→ **Task brief**
Collect every line from the entries below that contains the word "image", matching its case exactly.

→ **Extracted records**
============================================================

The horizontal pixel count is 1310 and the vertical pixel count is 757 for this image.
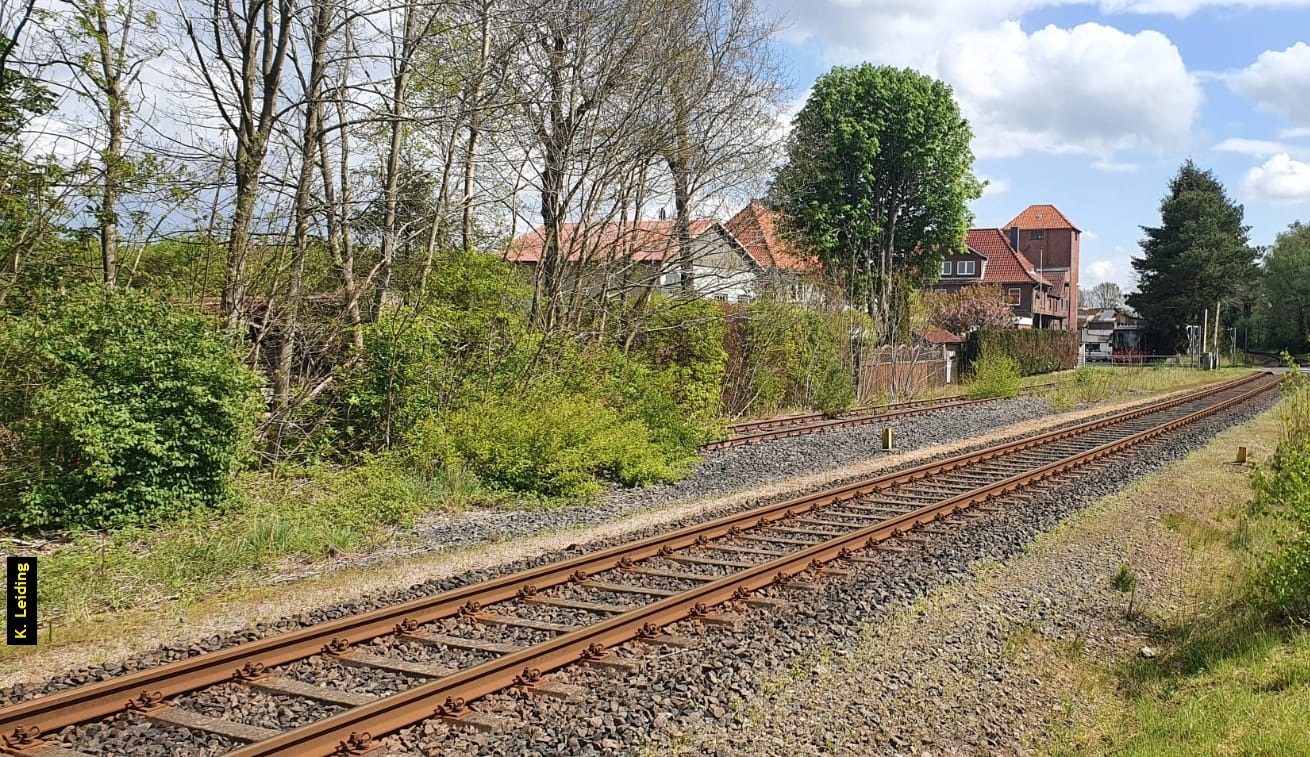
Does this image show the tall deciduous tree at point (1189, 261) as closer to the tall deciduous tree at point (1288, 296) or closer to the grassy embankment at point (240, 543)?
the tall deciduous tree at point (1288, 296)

============================================================

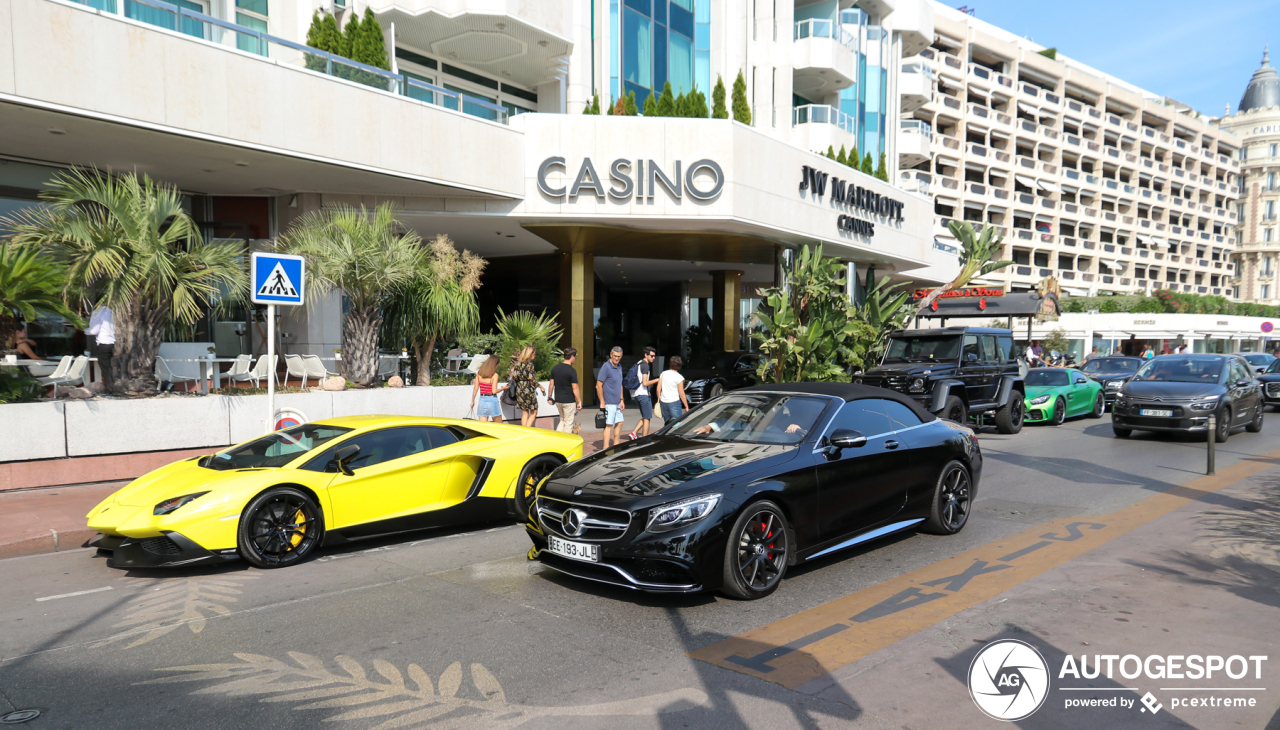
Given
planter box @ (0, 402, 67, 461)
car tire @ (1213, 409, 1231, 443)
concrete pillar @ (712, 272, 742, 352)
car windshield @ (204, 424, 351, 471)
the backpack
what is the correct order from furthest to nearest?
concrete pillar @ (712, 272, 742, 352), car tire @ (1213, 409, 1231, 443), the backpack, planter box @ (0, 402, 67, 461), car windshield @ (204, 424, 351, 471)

============================================================

→ **Task result**
The horizontal pixel count is 1310 and the vertical pixel count is 757 for this image.
Does this image show the tall deciduous tree at point (1189, 261) as closer to the tall deciduous tree at point (1288, 296) or closer to the grassy embankment at point (240, 543)?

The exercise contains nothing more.